# Text provided
····················

Mysteries Masking the Master
Dr. Stephen Johnson
Mark 12:18-27
August 23, 2020

The following is the manuscript of the message, not a transcription of the delivered sermon.

I read an interesting article about cows this week.

This is what it said:

Most people don’t give much thought to grazing cows, but when a team of scientists went through thousands of Google Earth’s satellite images of cows, they stumbled upon a detail that we have missed for millennia: Cows will stand along the Earth’s magnetic poles—facing north and south—whenever they’re grazing or resting.

The pattern remained consistent regardless of wind or other factors, and nobody’s quite sure why.

While some animals are known to contain an internal compass, this is the first time it’s been found in a large mammal. Another weird thing is that the nearer they are to the poles, the less accurate they get with the orientation.

Scientists don’t know why.
But it is pretty consistent across six continents.

It is a mystery! Why do cows face either north or south while eating?

There are lots of mysteries in the world.
Some are just plain fun.

If a tree falls when no one is there to hear it, did it actually make a sound? Before we answer “of course” we best determine how sound is defined. Because quantum theory holds that without a measuring device to record it, sound does not exist.

····················

# Source data
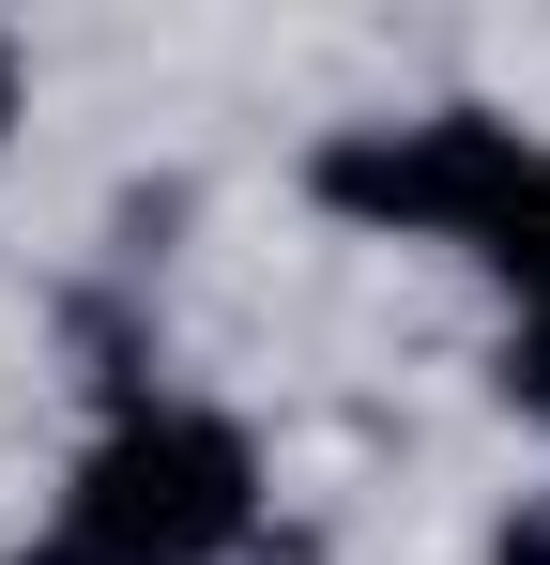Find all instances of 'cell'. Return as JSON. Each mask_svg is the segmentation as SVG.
<instances>
[{"label": "cell", "mask_w": 550, "mask_h": 565, "mask_svg": "<svg viewBox=\"0 0 550 565\" xmlns=\"http://www.w3.org/2000/svg\"><path fill=\"white\" fill-rule=\"evenodd\" d=\"M261 535V444L199 397H123L62 473V551L77 565H230Z\"/></svg>", "instance_id": "1"}, {"label": "cell", "mask_w": 550, "mask_h": 565, "mask_svg": "<svg viewBox=\"0 0 550 565\" xmlns=\"http://www.w3.org/2000/svg\"><path fill=\"white\" fill-rule=\"evenodd\" d=\"M520 169H536V138L505 107H413V122H337L306 153V199L382 230V245H474Z\"/></svg>", "instance_id": "2"}, {"label": "cell", "mask_w": 550, "mask_h": 565, "mask_svg": "<svg viewBox=\"0 0 550 565\" xmlns=\"http://www.w3.org/2000/svg\"><path fill=\"white\" fill-rule=\"evenodd\" d=\"M474 260H489V276L520 290V306H550V138H536V169L505 184V214L474 230Z\"/></svg>", "instance_id": "3"}, {"label": "cell", "mask_w": 550, "mask_h": 565, "mask_svg": "<svg viewBox=\"0 0 550 565\" xmlns=\"http://www.w3.org/2000/svg\"><path fill=\"white\" fill-rule=\"evenodd\" d=\"M505 413H536V428H550V306L505 321Z\"/></svg>", "instance_id": "4"}, {"label": "cell", "mask_w": 550, "mask_h": 565, "mask_svg": "<svg viewBox=\"0 0 550 565\" xmlns=\"http://www.w3.org/2000/svg\"><path fill=\"white\" fill-rule=\"evenodd\" d=\"M489 565H550V489L520 504V520H505V535H489Z\"/></svg>", "instance_id": "5"}, {"label": "cell", "mask_w": 550, "mask_h": 565, "mask_svg": "<svg viewBox=\"0 0 550 565\" xmlns=\"http://www.w3.org/2000/svg\"><path fill=\"white\" fill-rule=\"evenodd\" d=\"M15 107H31V62H15V31H0V138H15Z\"/></svg>", "instance_id": "6"}, {"label": "cell", "mask_w": 550, "mask_h": 565, "mask_svg": "<svg viewBox=\"0 0 550 565\" xmlns=\"http://www.w3.org/2000/svg\"><path fill=\"white\" fill-rule=\"evenodd\" d=\"M0 565H77V551H62V535H46V551H0Z\"/></svg>", "instance_id": "7"}]
</instances>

····················

# Task
Copy the entire sermon manuscript word for word. Rely solely on the sermon manuscript.

# Correct result
Mysteries Masking the Master
Dr. Stephen Johnson
Mark 12:18-27
August 23, 2020

The following is the manuscript of the message, not a transcription of the delivered sermon.

I read an interesting article about cows this week.

This is what it said:

Most people don’t give much thought to grazing cows, but when a team of scientists went through thousands of Google Earth’s satellite images of cows, they stumbled upon a detail that we have missed for millennia: Cows will stand along the Earth’s magnetic poles—facing north and south—whenever they’re grazing or resting.

The pattern remained consistent regardless of wind or other factors, and nobody’s quite sure why.

While some animals are known to contain an internal compass, this is the first time it’s been found in a large mammal. Another weird thing is that the nearer they are to the poles, the less accurate they get with the orientation.

Scientists don’t know why.
But it is pretty consistent across six continents.

It is a mystery! Why do cows face either north or south while eating?

There are lots of mysteries in the world.
Some are just plain fun.

If a tree falls when no one is there to hear it, did it actually make a sound? Before we answer “of course” we best determine how sound is defined. Because quantum theory holds that without a measuring device to record it, sound does not exist.